**Text**
========

Search The Archive

Search form

Collection Search
Date: October 13th 1918

13 Oct. 1918

A glorious morning. Mr. J. Bishop poured forth the wrath of his soul upon the Kaiser during breakfast. He went for a walk of scientific interest beside the sea.  I did nothing but rest until afternoon when I went to Wigston's for tea. They also had a fire in the grate and their table was loaded with good things and two lovely dishes of flowers. I found Tom Wigston in khaki for he belongs to some kind of a reserve and they had been shooting but hearing the rumour that Germany had accepted the terms of complete surrender they threw down their arms and came home. He is not quite so prosperous as Dave led me to think and he has no idea of new fields of adventure. There is not the calm in his nature that Dave processes. His favourites are short hand writing and mountain climbing. Mrs. B. was a dark good natured woman who declared she had no education except in cooking. Two children, a girl of fourteen and a boy (Lancelot) of about twelve. The girl seemed especially bright; the boy had more of his mothers colour and nature. This was Sunday night and they wished to go to church and I had planned to leave on the 8:40 train so that I left them at six. Had a pitch battle with Mr. J. Bishop over the question of a historic Jesus Christ and he would have argued yet if I had not seen how objectionable such a contest was to the others and evaded him. 


We all went down to see Sgt. Ironsides away and there I met Mrs. Ironsides, his mother, who had prepared two parcels for me, one of fruit, the other of cakes, etc. for the train journey. She gave me a very pressing invitation to visit them ‘next time’ though I had never seen them before. There was a large circle of girls and he was compelled to bid farewell to the lot in a way that would not have suited the cold North Canadian nature in me. The comfort of the place and their perfect hospitality tempted me to stay until morning. Then Mr Bishop suggested I say and hear Miss K.B’s paper. It meant I would not meet Andy in London Monday and get in that city just when my train should leave for France. The authorities are inclined to pardon men a bit late if travelling from Scotland so that the prospect of an extra day’s leave was an additional inducement. Decided to stay and spend the evening beside the fire with the family. Retired late to my last rest in a real bed.

========

**Excerpted data**
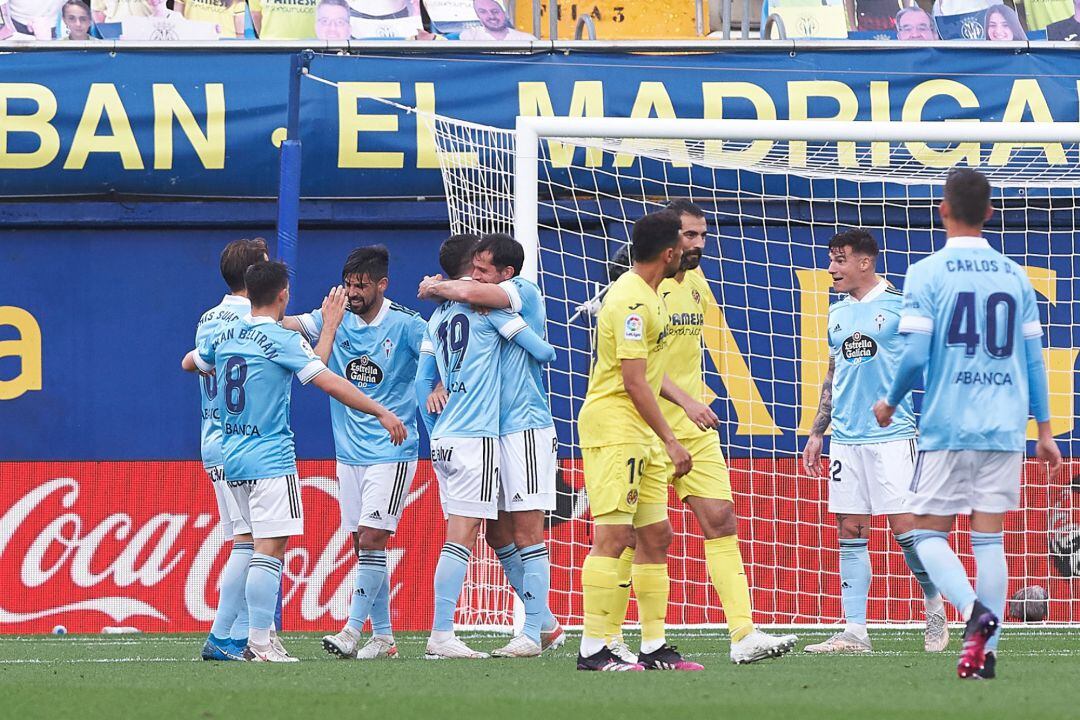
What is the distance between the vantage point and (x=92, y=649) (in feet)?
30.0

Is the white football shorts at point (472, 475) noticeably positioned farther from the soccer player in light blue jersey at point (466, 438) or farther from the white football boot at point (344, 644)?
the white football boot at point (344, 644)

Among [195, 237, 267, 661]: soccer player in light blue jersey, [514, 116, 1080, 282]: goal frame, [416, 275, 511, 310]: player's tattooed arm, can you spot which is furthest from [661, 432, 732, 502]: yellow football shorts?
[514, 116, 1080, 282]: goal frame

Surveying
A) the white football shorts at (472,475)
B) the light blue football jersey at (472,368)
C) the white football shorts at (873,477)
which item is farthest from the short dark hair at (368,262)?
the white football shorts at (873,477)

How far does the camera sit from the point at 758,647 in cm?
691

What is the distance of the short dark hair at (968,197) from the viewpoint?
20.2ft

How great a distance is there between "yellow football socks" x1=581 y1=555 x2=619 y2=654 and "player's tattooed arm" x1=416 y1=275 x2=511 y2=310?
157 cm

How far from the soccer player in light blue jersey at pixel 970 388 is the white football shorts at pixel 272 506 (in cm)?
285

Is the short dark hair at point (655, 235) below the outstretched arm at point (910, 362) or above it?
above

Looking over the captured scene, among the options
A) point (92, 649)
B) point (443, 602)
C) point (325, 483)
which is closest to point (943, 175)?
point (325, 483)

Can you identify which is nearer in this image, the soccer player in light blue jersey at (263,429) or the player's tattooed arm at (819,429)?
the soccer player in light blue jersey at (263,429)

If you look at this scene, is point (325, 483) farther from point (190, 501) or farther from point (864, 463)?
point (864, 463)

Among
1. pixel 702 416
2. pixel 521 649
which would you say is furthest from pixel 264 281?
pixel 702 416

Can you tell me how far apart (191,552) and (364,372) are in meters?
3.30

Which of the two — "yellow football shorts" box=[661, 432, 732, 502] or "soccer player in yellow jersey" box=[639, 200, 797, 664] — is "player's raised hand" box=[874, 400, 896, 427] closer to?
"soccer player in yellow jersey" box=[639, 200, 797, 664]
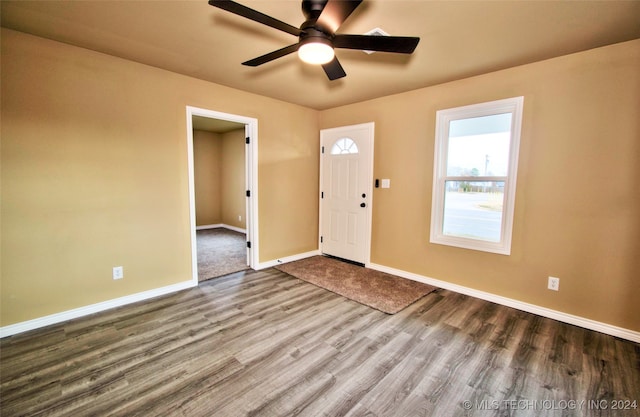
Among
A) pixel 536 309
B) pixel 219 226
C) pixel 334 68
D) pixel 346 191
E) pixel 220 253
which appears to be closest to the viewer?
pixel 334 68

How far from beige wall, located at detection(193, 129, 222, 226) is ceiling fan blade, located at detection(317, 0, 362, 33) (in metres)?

========

**Your task**
Answer these from the diary entry dated 13 Oct. 1918:
(a) What are Tom Wigston's favourites?
(b) Which train had the writer planned to leave on?
(c) What did Mrs. Ironsides prepare for the writer's train journey?

**Exercise answer**
(a) Short hand writing and mountain climbing.
(b) The 8:40 train.
(c) Two parcels, one of fruit and the other of cakes, etc.